Bormann, F., Sers, C., Seliger, B., Handke, D., Bergmann, T., Seibt, S., et al. (2011). Methylation-specific ligation detection reaction (msLDR): a new approach for multiplex evaluation of methylation patterns. Molecular Genetics and Genomics: MGG, 286(3-4), 279-91. Retrieved from http://www.ncbi.nlm.nih.gov/pubmed/21879293 http://www.springerlink.com/content/eq76180447161h22/fulltext.pdf.

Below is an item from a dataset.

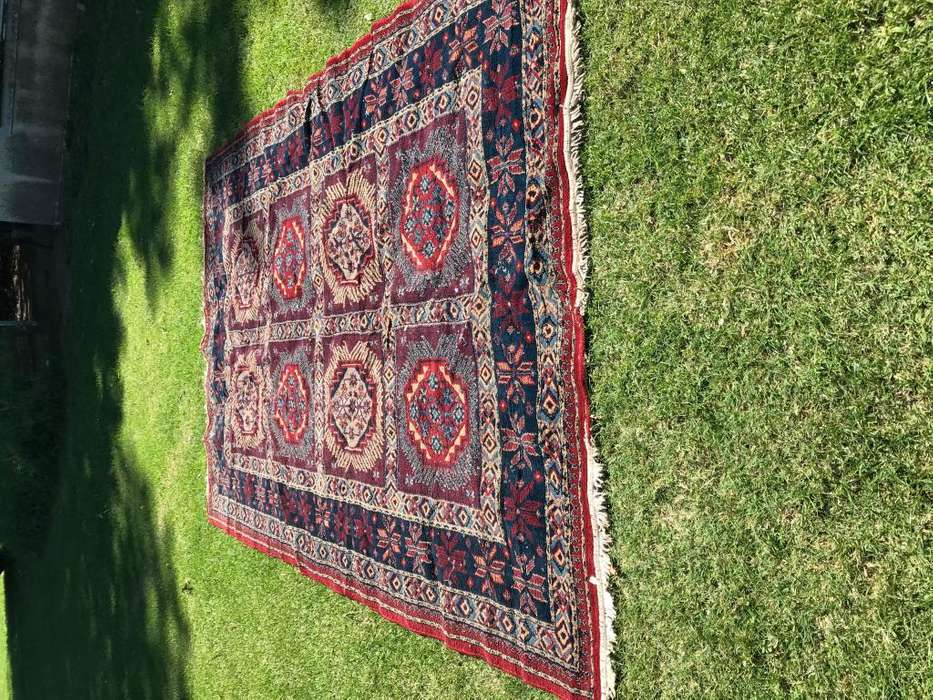 Alfombra de lana tipo persa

Cite as: https://hdl.handle.net/11858/00-001M-0000-0010-78C8-E

Abstract

A new sensitive method for multiplex gene-specific methylation analysis was developed using a ligation-based approach combined with a TaqMan-based detection and readout employing universal reporter probes. The approach, termed methylation-specific Ligation Detection Reaction (msLDR), was applied to test 16 loci in 8 different colorectal cancer cells in parallel. These loci encode immune regulatory genes involved in T-cell and natural killer cell activation, whose silencing is associated with the development or progression of colorectal cancer. Parallel analysis of HLA-A, HLA-B, STAT1, B2M, LMP2, LMP7, PA28alpha, TAP1, TAP2, TAPBP, ULBP2 and ULBP3 by msLDR in eight colorectal cancer cell lines showed preferential methylation at the HLA-B, ULBP2 and ULBB3 loci, but not at the other loci. MsLDR was found to represent a suitable and sensitive method for the detection of distinct methylation patterns as validated by conventional bisulphite Sanger sequencing and COBRA analysis. Since gene silencing by epigenetic mechanisms plays a central role during transformation of a normal differentiated somatic cell into a cancer cell, characterization of the gene methylation status in tumours is a major topic not only in basic research, but also in clinical diagnostics. Due to a very simple workflow, msLDR is likely to be applicable to clinical samples and thus comprises a potential diagnostic tool for clinical purposes.